The correlation of cord areas with the height of subjects was found to be moderate, and mostly driven by the sex differences in the height of subjects. In the studies of Oh et al. and Healy et al. height was suggested as an effective normalization method to improve the detection of differences between MS phenotypes or MS patients and healthy controls;^36–37 nevertheless, in these two studies spinal cord volume rather than cross-sectional area was measured. This might explain the stronger correlations with height found in these two studies compared to the present study.

In contrast to our previous study, the sagittal vertebral area did not prove to be useful for normalization in this extended cohort. The vertebral and spinal canal areas, as measured from MPRAGE and PSIR images, respectively, were strongly correlated when their areas were derived by delineating the anatomical boundaries and the product of their two main diameters. Intra- and inter-rater reliability of the axial_canal_product measurement used in Models 2 and 3 of our study were good/excellent. We therefore recommend this measurement based on canal diameters for normalization approaches, as it is effective, reliable, simple and fast to perform.

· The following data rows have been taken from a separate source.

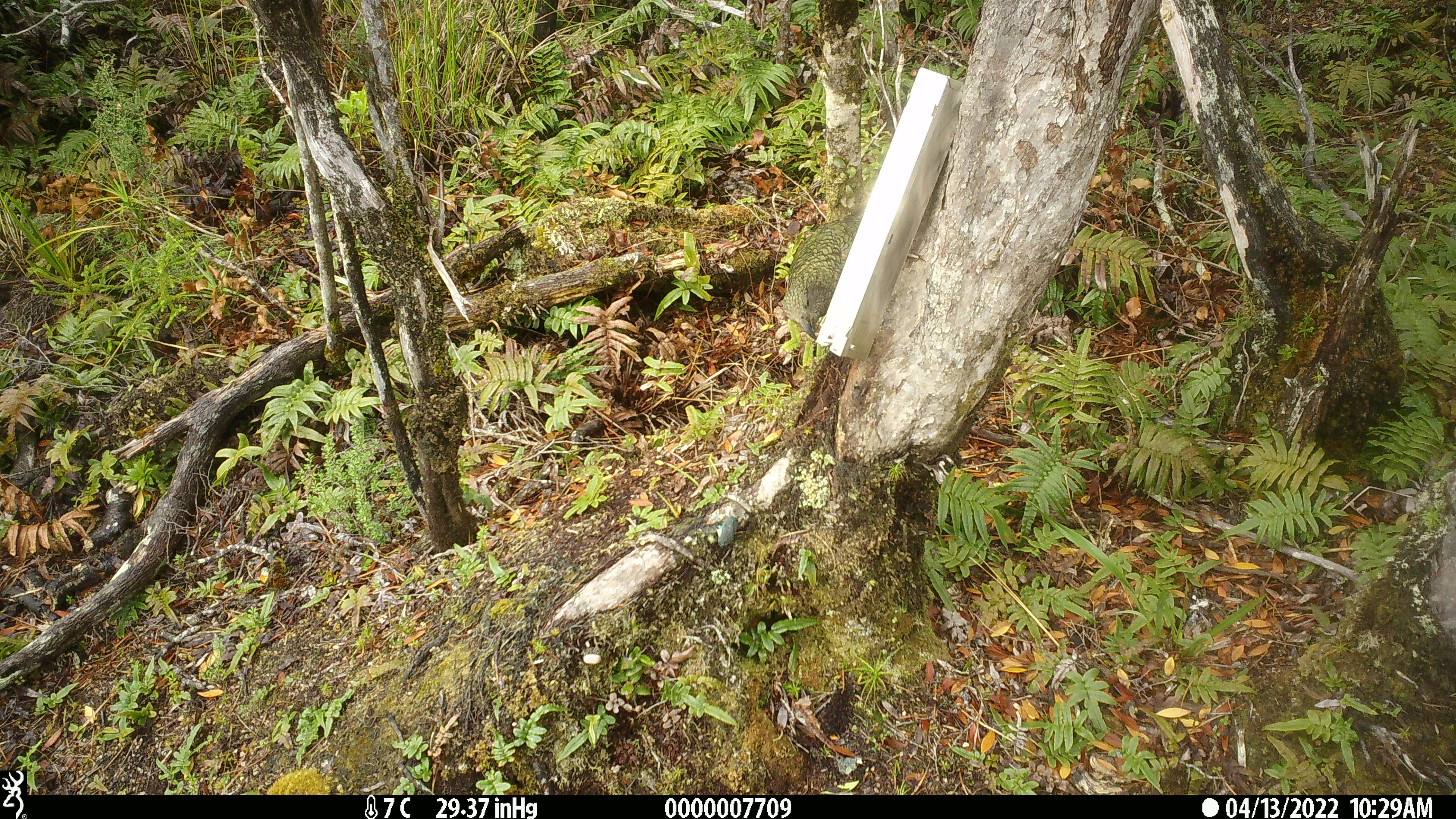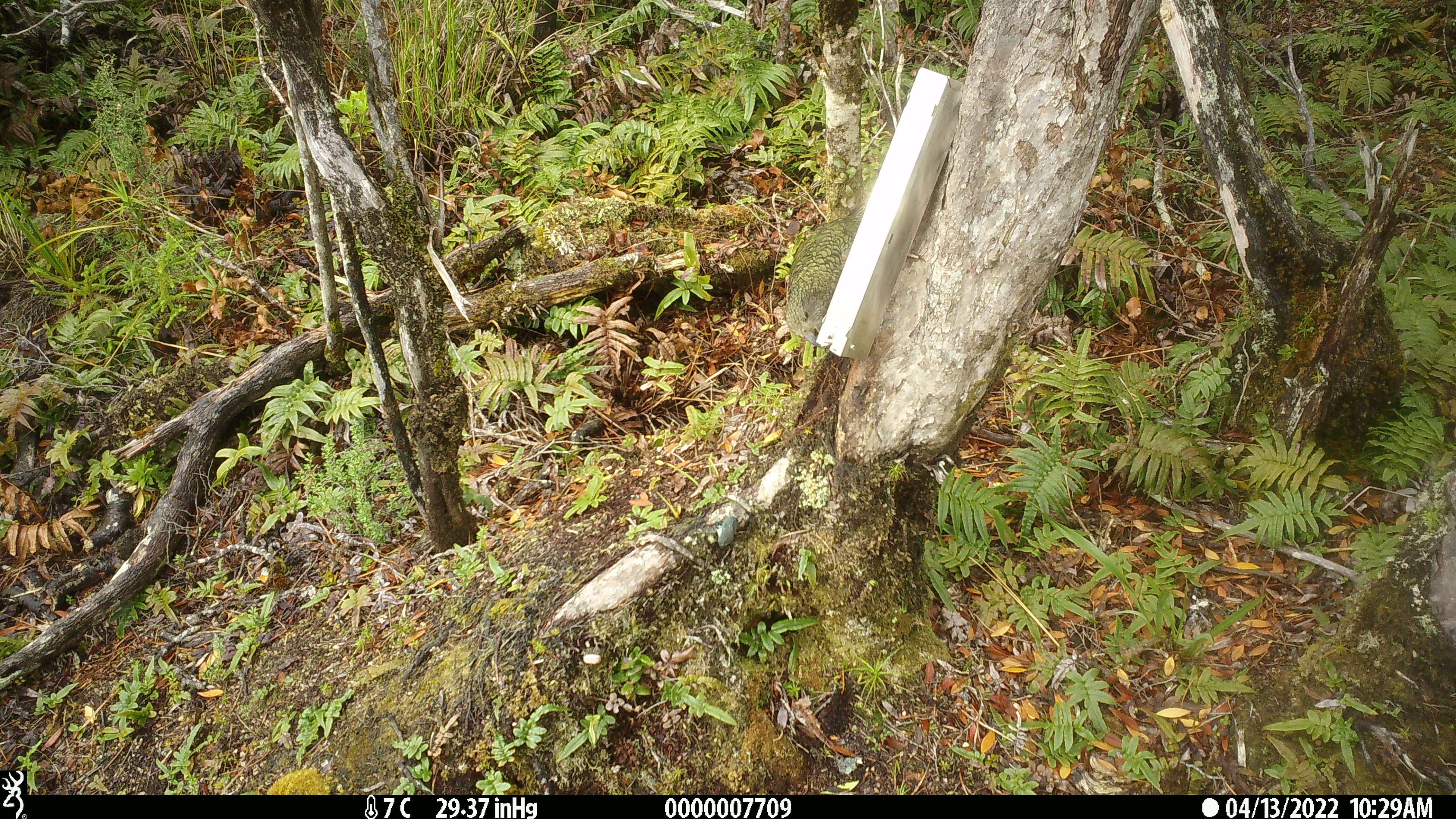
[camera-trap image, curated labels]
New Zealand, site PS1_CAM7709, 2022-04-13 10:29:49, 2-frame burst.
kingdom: Animalia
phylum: Chordata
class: Aves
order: Psittaciformes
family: Strigopidae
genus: Nestor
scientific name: Nestor notabilis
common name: kea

In this cross-sectional study we presented SC area measurements at the C2-C3 vertebral level using a 2D PSIR protocol on 129 healthy controls. We found a wide range of SC area values with a strong dependence on sex but only a moderate dependence on age. We presented a series of normalization strategies to reduce the inter-individual variability resulting from anatomical/biological differences. This could facilitate the comparison of SC areas between individuals and thereby improve the usefulness of SC areas as diagnostic, prognostic or predictive markers in neuroinflammatory/neurodegenerative diseases and traumatic SC injury.